French politician (born 1961)

Natalia Pouzyreff (born 18 February 1961) is a French engineer and politician of La République En Marche! (LREM) who has been serving as a member of the French National Assembly since 2017, representing the department of Yvelines.

==Early career==
An engineering graduate of the École supérieure d'optique (class of 1986), Pouzyreff worked for over 25 years in the aerospace and defense industry, first at Thales Group for 17 years, then at Airbus for 8 years. A part of her professional career has been spent abroad; she lived in Beijing from 2006 to 2009 as Eurocopter's General Delegate in China. She was subsequently appointed Foreign Trade Advisor for France from 2007 to 2014.

==Political career==
Pouzyreff joined LREM in 2016. In parliament, Pouzyreff serves on the Defense Committee.
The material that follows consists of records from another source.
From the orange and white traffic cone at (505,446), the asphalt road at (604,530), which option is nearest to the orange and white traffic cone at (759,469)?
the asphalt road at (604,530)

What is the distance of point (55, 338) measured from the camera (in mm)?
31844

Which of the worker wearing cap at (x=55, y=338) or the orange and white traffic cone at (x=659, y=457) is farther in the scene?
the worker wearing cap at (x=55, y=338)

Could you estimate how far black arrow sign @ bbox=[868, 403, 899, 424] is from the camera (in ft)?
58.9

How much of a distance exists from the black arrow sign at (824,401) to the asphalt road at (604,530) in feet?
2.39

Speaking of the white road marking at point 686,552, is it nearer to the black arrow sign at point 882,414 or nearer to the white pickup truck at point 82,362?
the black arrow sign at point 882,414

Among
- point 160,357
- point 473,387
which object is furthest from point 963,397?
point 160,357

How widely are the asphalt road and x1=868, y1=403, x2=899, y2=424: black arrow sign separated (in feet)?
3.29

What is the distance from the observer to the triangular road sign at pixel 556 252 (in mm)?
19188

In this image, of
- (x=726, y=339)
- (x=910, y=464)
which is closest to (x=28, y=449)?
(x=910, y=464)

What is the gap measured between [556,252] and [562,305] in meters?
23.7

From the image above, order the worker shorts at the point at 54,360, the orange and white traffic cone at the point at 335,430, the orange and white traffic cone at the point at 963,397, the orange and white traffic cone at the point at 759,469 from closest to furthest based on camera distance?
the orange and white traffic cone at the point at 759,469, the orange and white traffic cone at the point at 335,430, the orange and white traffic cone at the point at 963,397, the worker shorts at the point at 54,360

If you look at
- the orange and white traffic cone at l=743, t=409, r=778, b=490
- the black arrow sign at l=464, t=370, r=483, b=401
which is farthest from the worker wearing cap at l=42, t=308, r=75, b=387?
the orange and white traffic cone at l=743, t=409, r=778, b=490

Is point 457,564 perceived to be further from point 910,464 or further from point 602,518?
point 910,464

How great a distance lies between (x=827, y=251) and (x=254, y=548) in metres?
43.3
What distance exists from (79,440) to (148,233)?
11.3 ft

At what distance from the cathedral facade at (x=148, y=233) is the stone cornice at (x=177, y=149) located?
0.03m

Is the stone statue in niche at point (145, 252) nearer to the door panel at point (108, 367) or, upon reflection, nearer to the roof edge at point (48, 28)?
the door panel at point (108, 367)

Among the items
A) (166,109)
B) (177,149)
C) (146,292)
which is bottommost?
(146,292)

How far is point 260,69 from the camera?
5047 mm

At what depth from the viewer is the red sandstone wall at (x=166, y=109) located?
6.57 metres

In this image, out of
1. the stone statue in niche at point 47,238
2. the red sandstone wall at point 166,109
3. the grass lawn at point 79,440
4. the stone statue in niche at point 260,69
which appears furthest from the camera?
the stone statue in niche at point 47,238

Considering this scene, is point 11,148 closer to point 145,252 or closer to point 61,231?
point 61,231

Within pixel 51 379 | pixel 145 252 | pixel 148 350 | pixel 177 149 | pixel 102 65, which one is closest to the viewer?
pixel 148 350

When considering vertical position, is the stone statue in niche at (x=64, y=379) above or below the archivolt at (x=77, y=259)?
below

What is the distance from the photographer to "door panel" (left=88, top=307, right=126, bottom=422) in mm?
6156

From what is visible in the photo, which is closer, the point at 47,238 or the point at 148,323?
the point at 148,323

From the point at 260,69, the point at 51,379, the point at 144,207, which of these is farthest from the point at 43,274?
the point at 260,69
In addition to her committee assignments, Pouzyreff has been a member of the French delegation to the Franco-German Parliamentary Assembly since 2022. She is also a member of the French-Chinese Parliamentary Friendship Group and the French-British Parliamentary Friendship Group.

In late 2019, Pouzyreff was one of 17 members of the committee who co-signed a letter to Prime Minister Édouard Philippe in which they warned that the 365 million euro ($406 million) sale of aerospace firm Groupe Latécoère to U.S. fund Searchlight Capital raised “questions about the preservation of know-how and France’s defense industry base” and urged government intervention.